Berkshire

Defibrillator Use Surges 118% During Heatwave

By

Lisa Hayes
9 July 2026, 1:24 pm

Defibrillator deployments across the South Central region (covering Berkshire, Buckinghamshire, Hampshire, and Oxfordshire) soared by 118 per cent during the late June heatwave, new figures from South Central Ambulance Service show. Call handlers directed members of the public to retrieve the life-saving devices far more frequently between 19 and 28 June than in the previous ten-day spell.

The regional jump was nearly four times the 31 per cent national increase logged over the same window. A red heat health alert from the UK Health Security Agency ran from 24 to 26 June, and David Hamer, Divisional Community Engagement Manager for Thames Valley, urged guardians to act. “This surge of defibrillator deployment during the last heatwave shows how vital the work of defibrillator guardians is, so please, please help us and check your defib today if you’ve not done it for a while,” he said.

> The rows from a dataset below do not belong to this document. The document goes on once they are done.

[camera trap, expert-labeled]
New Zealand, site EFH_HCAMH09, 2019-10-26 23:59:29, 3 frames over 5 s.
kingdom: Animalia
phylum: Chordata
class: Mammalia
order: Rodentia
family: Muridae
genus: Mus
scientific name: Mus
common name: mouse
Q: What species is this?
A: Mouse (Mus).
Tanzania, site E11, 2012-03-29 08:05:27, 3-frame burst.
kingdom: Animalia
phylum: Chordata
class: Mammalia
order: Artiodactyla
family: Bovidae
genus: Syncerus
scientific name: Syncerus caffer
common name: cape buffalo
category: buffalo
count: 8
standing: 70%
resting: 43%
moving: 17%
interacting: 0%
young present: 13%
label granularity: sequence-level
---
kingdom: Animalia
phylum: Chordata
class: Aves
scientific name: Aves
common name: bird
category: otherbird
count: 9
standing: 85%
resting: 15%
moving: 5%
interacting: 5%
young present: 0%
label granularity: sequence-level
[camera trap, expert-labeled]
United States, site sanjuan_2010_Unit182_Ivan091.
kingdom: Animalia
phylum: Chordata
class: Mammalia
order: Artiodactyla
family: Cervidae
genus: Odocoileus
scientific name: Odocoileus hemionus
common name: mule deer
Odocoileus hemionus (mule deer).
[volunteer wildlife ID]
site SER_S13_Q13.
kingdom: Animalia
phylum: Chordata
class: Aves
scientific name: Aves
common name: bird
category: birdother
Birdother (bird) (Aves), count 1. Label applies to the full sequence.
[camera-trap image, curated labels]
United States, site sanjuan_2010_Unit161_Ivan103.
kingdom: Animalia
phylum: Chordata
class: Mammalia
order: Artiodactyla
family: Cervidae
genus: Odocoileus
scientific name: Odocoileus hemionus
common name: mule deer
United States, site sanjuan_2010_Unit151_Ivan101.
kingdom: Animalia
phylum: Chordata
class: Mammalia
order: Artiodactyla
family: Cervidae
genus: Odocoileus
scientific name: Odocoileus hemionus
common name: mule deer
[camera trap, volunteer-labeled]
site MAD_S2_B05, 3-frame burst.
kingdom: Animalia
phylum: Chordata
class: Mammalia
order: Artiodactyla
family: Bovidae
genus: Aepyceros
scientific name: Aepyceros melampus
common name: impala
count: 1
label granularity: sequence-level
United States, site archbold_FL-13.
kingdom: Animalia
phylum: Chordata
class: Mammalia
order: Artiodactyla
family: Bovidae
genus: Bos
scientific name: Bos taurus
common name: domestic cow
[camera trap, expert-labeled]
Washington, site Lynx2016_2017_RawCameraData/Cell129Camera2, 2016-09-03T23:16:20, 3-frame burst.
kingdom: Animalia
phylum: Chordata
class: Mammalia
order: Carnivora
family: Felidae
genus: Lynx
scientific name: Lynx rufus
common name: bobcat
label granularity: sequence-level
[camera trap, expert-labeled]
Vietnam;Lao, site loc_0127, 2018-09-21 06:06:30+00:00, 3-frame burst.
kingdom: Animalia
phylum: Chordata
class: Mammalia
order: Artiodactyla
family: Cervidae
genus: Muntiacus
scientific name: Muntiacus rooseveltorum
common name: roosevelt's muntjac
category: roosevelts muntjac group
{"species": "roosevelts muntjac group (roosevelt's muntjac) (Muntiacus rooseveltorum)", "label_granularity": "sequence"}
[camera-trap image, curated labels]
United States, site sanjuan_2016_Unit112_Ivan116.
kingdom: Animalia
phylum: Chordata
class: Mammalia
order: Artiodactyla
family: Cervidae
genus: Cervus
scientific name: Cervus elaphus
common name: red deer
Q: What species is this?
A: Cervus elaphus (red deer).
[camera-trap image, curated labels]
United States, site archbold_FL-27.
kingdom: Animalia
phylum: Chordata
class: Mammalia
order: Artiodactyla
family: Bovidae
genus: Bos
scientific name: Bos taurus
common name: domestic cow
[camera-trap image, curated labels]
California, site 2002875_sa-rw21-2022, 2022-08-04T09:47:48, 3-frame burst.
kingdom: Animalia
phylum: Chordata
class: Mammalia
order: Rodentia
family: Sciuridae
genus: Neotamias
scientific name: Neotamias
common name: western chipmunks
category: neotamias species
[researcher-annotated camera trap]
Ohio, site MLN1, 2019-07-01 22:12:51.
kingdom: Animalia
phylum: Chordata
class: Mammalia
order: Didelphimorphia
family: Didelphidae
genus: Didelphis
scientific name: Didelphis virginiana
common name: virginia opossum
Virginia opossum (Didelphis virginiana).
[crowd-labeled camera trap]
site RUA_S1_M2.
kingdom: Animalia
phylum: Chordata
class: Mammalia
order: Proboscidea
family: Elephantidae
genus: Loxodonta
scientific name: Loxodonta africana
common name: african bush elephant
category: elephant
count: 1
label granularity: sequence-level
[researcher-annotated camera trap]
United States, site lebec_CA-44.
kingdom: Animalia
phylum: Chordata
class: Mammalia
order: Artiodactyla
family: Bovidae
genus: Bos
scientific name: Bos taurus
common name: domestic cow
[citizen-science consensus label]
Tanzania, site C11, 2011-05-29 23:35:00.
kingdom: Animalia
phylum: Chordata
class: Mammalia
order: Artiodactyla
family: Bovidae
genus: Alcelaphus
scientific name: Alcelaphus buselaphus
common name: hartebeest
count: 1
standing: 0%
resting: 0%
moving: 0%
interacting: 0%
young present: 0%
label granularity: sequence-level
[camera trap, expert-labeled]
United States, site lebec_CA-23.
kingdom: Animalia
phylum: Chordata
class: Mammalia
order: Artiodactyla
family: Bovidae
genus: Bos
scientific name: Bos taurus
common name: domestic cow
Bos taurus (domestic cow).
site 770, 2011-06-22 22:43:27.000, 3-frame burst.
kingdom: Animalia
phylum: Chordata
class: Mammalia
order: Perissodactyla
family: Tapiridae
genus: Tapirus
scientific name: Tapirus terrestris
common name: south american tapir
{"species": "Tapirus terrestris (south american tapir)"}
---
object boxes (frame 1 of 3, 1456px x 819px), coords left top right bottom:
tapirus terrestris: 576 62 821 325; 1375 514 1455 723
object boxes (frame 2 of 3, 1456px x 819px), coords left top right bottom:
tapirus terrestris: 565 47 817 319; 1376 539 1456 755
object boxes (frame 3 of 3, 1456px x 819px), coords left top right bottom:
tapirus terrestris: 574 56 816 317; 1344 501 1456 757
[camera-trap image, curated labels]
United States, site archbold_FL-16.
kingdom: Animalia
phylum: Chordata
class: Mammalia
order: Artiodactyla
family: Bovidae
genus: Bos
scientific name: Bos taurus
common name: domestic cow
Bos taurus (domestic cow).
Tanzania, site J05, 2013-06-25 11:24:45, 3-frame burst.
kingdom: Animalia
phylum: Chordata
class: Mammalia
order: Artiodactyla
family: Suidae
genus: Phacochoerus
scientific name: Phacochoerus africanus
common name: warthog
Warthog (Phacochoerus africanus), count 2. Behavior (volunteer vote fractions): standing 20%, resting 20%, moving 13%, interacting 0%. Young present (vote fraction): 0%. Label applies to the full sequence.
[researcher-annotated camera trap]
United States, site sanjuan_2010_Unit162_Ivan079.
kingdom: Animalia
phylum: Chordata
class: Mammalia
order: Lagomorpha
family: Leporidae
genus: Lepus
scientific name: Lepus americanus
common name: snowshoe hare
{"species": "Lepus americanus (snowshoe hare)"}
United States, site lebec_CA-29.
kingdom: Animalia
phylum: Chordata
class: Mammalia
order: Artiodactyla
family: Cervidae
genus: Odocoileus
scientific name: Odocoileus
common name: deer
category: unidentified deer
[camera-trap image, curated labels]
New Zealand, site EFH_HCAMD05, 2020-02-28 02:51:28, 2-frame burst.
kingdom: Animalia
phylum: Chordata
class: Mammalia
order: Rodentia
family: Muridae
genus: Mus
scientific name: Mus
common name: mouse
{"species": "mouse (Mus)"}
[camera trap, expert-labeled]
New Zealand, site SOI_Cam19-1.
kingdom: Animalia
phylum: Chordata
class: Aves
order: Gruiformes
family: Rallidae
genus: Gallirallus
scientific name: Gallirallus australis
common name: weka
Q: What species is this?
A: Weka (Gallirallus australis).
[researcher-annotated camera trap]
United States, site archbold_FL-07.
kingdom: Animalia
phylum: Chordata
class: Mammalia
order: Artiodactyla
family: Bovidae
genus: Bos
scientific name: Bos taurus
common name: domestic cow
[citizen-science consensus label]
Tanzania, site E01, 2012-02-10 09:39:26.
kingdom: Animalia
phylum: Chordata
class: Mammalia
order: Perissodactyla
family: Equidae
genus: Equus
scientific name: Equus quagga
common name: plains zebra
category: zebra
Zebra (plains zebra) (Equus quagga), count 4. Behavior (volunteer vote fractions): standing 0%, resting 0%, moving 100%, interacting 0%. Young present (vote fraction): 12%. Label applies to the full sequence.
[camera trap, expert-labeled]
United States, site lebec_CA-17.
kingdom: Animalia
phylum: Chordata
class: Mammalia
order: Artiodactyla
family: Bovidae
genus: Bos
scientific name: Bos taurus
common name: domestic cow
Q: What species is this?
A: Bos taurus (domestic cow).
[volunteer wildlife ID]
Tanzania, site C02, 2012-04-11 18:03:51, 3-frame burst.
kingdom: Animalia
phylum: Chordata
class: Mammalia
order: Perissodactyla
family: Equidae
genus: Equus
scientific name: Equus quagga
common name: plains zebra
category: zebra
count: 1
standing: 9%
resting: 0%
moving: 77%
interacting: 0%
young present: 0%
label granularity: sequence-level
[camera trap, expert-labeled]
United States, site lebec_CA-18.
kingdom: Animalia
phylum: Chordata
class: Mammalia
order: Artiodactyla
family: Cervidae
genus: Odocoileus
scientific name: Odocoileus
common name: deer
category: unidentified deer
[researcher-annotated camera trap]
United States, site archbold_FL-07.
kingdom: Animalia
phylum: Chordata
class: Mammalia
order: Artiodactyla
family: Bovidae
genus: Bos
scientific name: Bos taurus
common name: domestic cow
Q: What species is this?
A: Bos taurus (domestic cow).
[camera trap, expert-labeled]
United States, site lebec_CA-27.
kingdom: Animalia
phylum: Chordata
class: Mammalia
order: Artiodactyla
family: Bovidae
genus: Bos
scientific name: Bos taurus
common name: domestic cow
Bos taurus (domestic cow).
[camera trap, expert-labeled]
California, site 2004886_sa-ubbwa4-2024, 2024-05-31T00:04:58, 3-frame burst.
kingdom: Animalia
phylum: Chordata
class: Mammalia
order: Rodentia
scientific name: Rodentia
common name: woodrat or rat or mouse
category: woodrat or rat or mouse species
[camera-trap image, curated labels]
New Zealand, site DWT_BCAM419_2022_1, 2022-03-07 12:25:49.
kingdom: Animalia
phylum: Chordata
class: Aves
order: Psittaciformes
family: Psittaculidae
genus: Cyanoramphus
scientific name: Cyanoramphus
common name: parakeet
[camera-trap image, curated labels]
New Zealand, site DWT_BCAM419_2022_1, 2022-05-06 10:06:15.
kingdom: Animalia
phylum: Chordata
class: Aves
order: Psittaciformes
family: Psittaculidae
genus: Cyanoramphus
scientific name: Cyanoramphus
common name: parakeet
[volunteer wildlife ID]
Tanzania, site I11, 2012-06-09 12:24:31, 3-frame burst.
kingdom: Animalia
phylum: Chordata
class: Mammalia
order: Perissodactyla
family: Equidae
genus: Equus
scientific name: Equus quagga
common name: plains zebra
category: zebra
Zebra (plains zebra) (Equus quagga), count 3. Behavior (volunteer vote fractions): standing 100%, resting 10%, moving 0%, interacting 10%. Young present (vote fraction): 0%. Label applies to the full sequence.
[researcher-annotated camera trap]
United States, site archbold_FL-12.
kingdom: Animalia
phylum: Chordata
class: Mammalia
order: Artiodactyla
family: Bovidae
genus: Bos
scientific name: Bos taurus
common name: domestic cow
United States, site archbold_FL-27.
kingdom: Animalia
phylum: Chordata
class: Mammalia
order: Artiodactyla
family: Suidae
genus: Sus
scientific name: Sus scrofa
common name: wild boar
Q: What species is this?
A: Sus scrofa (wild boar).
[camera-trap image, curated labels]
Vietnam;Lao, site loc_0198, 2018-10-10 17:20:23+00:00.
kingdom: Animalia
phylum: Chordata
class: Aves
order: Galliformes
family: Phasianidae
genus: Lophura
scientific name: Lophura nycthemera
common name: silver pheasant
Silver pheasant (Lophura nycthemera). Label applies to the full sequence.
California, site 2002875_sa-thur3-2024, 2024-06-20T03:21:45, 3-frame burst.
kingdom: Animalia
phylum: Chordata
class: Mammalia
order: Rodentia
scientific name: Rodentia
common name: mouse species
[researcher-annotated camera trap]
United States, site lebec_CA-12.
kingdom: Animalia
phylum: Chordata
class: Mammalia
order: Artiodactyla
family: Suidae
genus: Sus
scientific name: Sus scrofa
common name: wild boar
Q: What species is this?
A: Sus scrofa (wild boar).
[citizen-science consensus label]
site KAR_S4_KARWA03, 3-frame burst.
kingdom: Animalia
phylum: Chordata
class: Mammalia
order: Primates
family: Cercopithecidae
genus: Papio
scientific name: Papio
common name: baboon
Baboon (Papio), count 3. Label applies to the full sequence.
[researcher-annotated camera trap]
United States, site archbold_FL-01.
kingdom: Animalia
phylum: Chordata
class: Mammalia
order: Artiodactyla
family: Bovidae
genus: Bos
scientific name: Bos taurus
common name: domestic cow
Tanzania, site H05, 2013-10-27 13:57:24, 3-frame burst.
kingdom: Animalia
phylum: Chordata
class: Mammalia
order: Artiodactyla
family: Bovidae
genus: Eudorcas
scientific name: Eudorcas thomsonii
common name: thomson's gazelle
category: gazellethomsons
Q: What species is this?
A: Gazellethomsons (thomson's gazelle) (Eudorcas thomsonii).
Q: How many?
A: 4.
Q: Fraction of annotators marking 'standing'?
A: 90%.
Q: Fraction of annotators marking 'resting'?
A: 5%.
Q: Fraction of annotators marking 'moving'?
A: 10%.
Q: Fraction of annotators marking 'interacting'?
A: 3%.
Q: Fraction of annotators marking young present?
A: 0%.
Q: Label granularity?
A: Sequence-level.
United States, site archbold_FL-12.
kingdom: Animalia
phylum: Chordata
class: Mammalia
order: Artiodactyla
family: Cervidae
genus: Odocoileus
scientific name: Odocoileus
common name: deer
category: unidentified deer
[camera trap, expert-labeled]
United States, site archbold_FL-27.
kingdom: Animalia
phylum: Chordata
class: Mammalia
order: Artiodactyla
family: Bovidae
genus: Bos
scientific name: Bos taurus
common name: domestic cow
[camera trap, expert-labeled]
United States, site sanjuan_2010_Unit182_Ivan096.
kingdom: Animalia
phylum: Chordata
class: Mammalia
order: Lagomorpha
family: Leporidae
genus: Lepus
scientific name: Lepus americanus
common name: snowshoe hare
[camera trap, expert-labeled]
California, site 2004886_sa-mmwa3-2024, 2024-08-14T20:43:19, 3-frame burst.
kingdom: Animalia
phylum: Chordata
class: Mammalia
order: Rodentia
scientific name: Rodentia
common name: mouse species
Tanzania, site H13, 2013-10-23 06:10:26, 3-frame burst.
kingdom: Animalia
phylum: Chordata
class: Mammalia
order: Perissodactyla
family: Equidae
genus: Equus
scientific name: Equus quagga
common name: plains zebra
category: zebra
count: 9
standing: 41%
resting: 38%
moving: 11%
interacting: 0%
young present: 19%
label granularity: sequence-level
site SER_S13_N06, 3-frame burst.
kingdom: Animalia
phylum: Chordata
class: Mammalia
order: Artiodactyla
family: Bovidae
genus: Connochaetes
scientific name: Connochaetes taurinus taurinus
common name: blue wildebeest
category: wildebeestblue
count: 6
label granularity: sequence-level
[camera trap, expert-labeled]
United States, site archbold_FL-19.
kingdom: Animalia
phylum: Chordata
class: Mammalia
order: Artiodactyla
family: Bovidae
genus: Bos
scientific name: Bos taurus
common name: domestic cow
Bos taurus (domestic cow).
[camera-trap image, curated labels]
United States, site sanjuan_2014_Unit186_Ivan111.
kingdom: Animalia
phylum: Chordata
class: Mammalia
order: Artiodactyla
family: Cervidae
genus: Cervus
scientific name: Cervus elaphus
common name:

In the twelve months to June, crews deployed the devices 458 times across Berkshire, Buckinghamshire, Hampshire and Oxfordshire. More than 8,200 defibrillators are now registered on The Circuit, the national database ambulance controllers use when a 999 cardiac arrest call comes in. The service has noticed a slight rise in devices falling behind on inspections, often because guardians have moved away or handed over responsibility without updating records.

Pads typically expire after about two years, while batteries also need periodic replacement. The ambulance trust continues to back initiatives such as Check Your Defib Week, run by Resuscitation Council UK, to keep public-access equipment ready for the moments it is needed most.